**PETUNJUK DAN KETENTUAN:**
Tuliskan ulang tanpa perubahan bagian teks tentang berkomunikasi di bawah ini, antara "Mengapa demikian? Karena" dan "dan kemajuan zamannya.", dengan kedua batas itu ikut disertakan.

**TEKS YANG DISEDIAKAN:**
╭──
Mengapa demikian? Karena berkomunikasi adalah amal universal. Meski itu, aktivitas ini hanya bisa dilakukan oleh manusia, dimana kemampuan ini bagi manusia sendiri sangat unik dan khas. Kaum manatiqah bahkan mendefinisikan manusia sebagai “makhluk yang berkomunikasi” (hayawaanun naathiqun), suatu definisi yang menyuguhkan unsur aradh khas, satu rumusan definisi bijaksana yang populer dan realistis-filosofis. Isyarat falsafiahnya ialah bahwa berkomunikasi menjadi penunjuk kemanusiaan dan beroperasi demi kemanusian ini, baik sebagai penunjuk jati diri, kompetensi, harapan, tata-hubungan relationship, kelangsungan hidup dan kemajuan zamannya.
Mengenai all comprehensive berkomunikasi, hal ini bisa dikerucutkan. Tatkala seseorang berkomunikasi, sifat, jangkauan, bobot dan intensity  pembicaraan orang itu, akan beragam. Akan ditemukan karenanya diferensiasi, kelas, heterogenitas, dan kadar impact pembicaraan dari tiap orang secara berbeda. Maka berkomunikasi sangat menarik untuk diamati, ditakar, dikonseptualisasi dan diukur oleh, dari dan untuk semua. Manusia yang berkomunikasi, sejatinya berkomunikasi yang penuh makna dan arti, yaitu berkomunikasi yang penuh faidah. Dalam konteks ini, bicara hadir dalam horizon yang spesial, didisain untuk sepenuhnya menjadi faidah. Mengapa? Boleh dikatakan, bicara menjadi ciri dasariah (transendental) dan potensi asali yang dapat mempertegas eksistensi kemanusiaan melalui struktur dan bangunan berkomunikasi yang disalurkan ke dalam ruangan kehidupan semesta, yakni ekonomi, politik, sosial, estetika, logika dan budaya yang pada gilirannya bisa mengubah serta mengendalikannya dalam format edukasi dan paedagogi. Inilah core dari asumsi epistemologi berkomunikasi. Dan core  ini akan menjadi epistemologi alternatif, korektif dan mandiri jika diturunkan dari pijakan yang memiliki otoritas kebenaran. Diyakini, otoritas kebenaran yang otoritatif dan paling tinggi adalah premis-premis profetik tentang berkomunikasi yang diajarkan Kitab Suci Al-Qur’an yang aktual oleh khidmah tarbiyyah para Nabi Allah Rabb al-’alamin. Pembicaraan yang sepenuhnya faidah adalah pembicaraan Al-Qur’an, wahyu Allah yang seluruhnya faidah.
╰──
**INFORMASI HASIL EKSTRAKSI:**
╭──
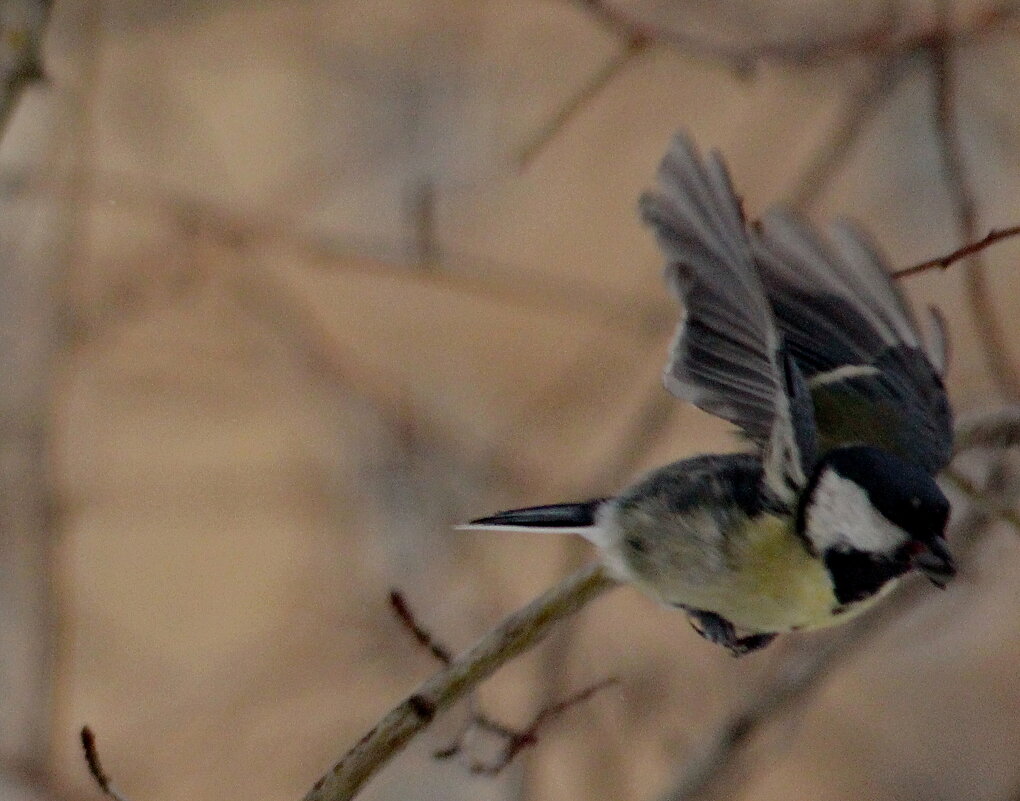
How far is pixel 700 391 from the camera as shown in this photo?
1181 mm

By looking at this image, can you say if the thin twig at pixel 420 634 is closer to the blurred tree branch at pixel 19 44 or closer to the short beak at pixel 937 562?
the short beak at pixel 937 562

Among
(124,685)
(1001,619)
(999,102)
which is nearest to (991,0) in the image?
(999,102)

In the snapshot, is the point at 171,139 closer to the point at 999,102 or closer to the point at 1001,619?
the point at 999,102

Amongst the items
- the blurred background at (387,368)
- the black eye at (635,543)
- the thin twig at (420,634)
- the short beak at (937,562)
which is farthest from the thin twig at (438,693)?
the blurred background at (387,368)

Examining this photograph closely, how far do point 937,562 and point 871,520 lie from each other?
0.23 ft

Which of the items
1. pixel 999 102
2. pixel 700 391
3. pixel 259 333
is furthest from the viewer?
pixel 259 333

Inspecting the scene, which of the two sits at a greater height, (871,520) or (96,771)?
(871,520)

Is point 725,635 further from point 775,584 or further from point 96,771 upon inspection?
point 96,771

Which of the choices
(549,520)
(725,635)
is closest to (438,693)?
(549,520)

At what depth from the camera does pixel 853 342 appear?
1323 mm

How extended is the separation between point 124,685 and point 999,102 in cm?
206

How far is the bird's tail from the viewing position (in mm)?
1193

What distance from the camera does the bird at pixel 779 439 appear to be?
3.45ft

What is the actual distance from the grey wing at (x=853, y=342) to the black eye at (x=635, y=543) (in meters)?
0.18
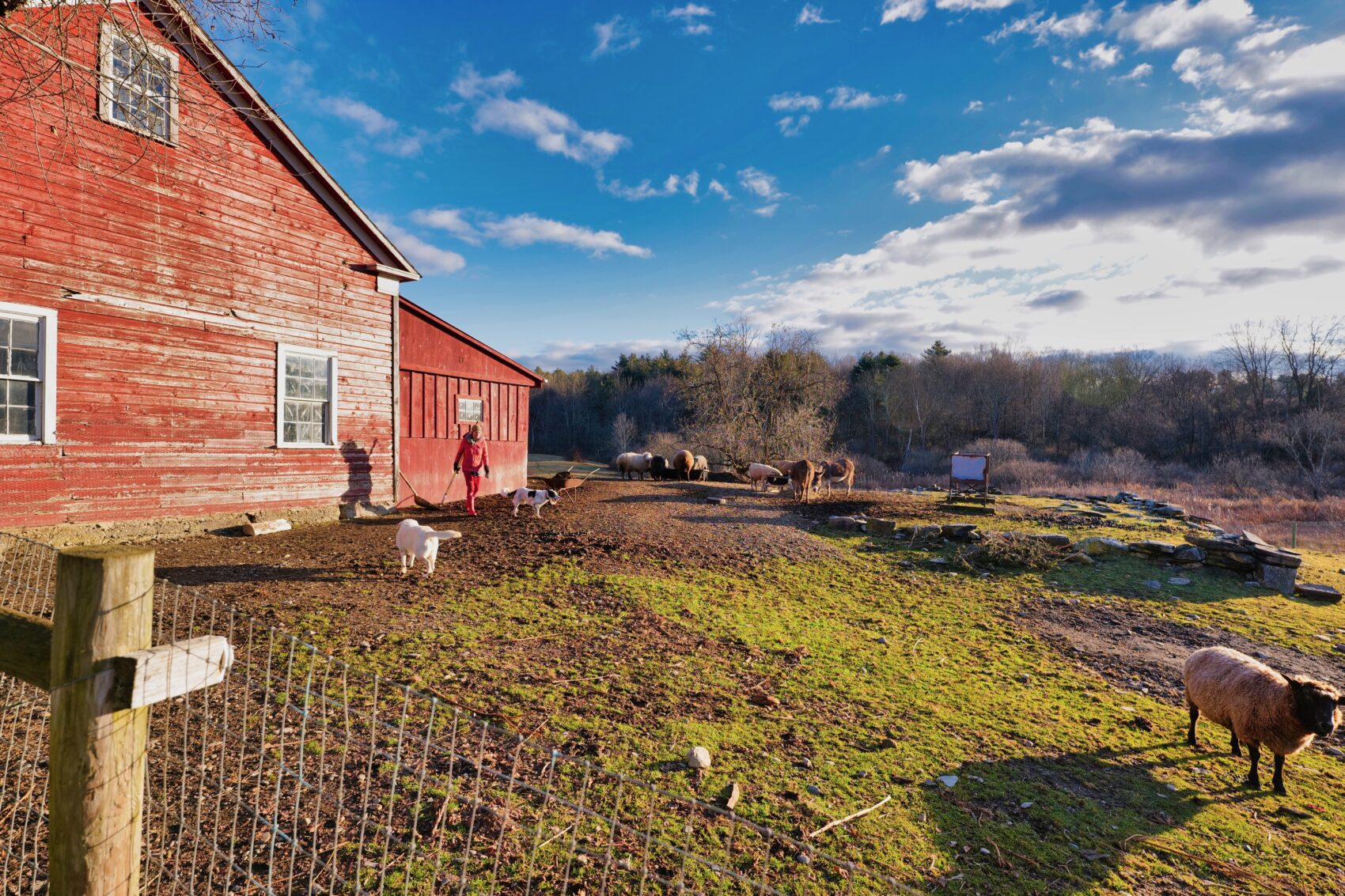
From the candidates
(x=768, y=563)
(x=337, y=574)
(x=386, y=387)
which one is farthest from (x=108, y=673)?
(x=386, y=387)

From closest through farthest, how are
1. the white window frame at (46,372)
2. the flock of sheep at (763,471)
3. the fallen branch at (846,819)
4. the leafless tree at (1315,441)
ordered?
Answer: 1. the fallen branch at (846,819)
2. the white window frame at (46,372)
3. the flock of sheep at (763,471)
4. the leafless tree at (1315,441)

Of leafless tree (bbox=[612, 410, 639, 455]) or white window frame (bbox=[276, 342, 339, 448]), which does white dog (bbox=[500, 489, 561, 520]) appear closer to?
white window frame (bbox=[276, 342, 339, 448])

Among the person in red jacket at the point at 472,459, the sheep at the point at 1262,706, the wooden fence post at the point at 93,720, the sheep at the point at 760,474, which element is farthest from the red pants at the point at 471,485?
the sheep at the point at 1262,706

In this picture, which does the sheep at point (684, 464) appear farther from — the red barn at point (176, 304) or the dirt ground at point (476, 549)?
the red barn at point (176, 304)

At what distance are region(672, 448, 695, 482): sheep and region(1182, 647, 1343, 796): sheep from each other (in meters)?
18.5

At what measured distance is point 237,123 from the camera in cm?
1041

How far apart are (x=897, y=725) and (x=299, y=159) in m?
13.8

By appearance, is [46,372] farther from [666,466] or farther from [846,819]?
[666,466]

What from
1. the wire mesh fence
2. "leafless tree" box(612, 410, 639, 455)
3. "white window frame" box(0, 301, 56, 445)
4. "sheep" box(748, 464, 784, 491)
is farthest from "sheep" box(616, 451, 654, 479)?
"leafless tree" box(612, 410, 639, 455)

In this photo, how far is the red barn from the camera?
8.00 metres

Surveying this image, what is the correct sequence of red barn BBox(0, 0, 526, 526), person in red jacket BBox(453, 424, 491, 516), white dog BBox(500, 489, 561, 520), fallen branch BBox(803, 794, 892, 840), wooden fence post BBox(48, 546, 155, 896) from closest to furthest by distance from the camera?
1. wooden fence post BBox(48, 546, 155, 896)
2. fallen branch BBox(803, 794, 892, 840)
3. red barn BBox(0, 0, 526, 526)
4. white dog BBox(500, 489, 561, 520)
5. person in red jacket BBox(453, 424, 491, 516)

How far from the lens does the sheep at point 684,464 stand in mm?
22984

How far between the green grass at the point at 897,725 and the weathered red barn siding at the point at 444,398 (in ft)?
23.9

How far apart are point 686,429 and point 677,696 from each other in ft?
77.5
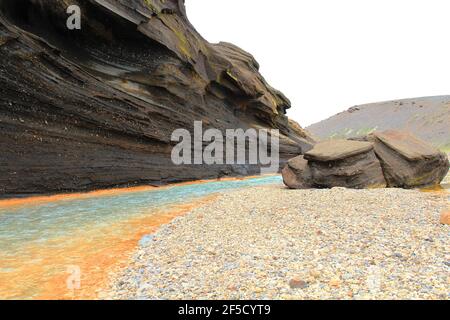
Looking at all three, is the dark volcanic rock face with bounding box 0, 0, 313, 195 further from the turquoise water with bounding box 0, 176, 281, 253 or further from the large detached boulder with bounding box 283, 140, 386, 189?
the large detached boulder with bounding box 283, 140, 386, 189

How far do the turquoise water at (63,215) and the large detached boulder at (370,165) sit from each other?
840 centimetres

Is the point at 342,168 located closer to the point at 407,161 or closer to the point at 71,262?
the point at 407,161

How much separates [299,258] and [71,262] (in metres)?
5.40

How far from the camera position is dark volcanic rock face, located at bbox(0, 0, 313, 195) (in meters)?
17.8

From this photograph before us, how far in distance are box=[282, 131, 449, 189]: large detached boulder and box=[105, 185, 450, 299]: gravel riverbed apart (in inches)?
326

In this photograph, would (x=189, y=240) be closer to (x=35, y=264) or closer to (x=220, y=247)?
(x=220, y=247)

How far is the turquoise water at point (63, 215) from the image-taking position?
399 inches

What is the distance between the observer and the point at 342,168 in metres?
19.3

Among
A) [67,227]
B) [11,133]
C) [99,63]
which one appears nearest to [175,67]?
[99,63]

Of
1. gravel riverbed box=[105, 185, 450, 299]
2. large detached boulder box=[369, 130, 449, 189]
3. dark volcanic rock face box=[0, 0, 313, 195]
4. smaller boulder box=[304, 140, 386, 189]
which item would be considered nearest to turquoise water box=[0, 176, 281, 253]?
gravel riverbed box=[105, 185, 450, 299]

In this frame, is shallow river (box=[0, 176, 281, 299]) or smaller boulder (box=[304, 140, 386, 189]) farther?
smaller boulder (box=[304, 140, 386, 189])

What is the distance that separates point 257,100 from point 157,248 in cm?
3770

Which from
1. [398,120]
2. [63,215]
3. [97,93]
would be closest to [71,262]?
[63,215]
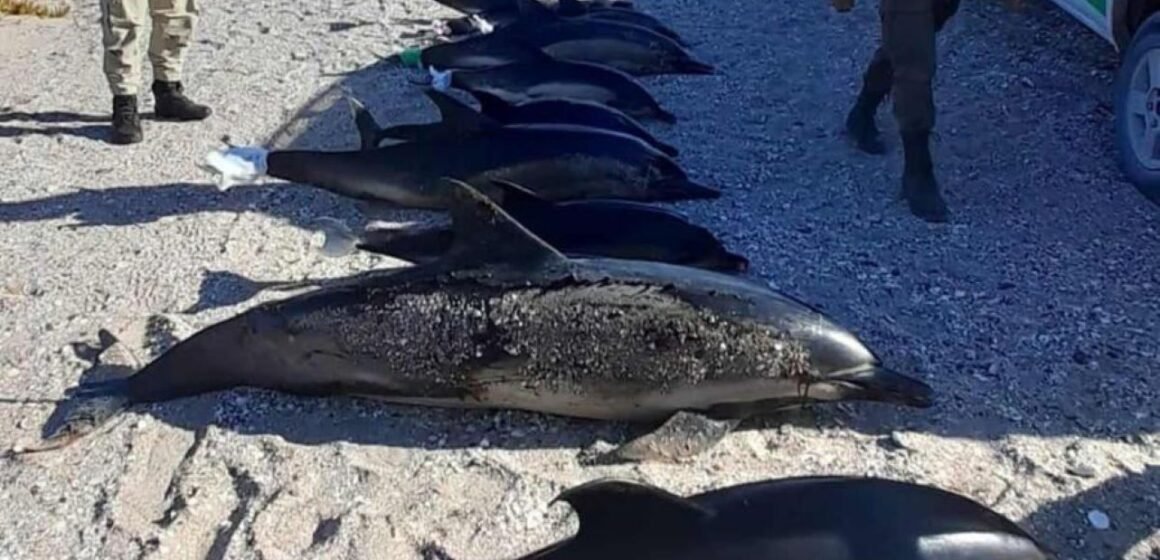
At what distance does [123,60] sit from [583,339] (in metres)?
4.33

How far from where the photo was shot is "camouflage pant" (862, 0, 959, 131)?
253 inches

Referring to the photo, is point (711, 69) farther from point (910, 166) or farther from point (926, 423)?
point (926, 423)

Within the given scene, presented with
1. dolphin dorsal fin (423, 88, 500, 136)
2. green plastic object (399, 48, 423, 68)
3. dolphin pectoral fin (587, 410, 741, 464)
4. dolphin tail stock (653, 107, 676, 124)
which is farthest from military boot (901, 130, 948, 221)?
╰──
**HASIL KELUARAN:**
Mengapa demikian? Karena berkomunikasi adalah amal universal. Meski itu, aktivitas ini hanya bisa dilakukan oleh manusia, dimana kemampuan ini bagi manusia sendiri sangat unik dan khas. Kaum manatiqah bahkan mendefinisikan manusia sebagai “makhluk yang berkomunikasi” (hayawaanun naathiqun), suatu definisi yang menyuguhkan unsur aradh khas, satu rumusan definisi bijaksana yang populer dan realistis-filosofis. Isyarat falsafiahnya ialah bahwa berkomunikasi menjadi penunjuk kemanusiaan dan beroperasi demi kemanusian ini, baik sebagai penunjuk jati diri, kompetensi, harapan, tata-hubungan relationship, kelangsungan hidup dan kemajuan zamannya.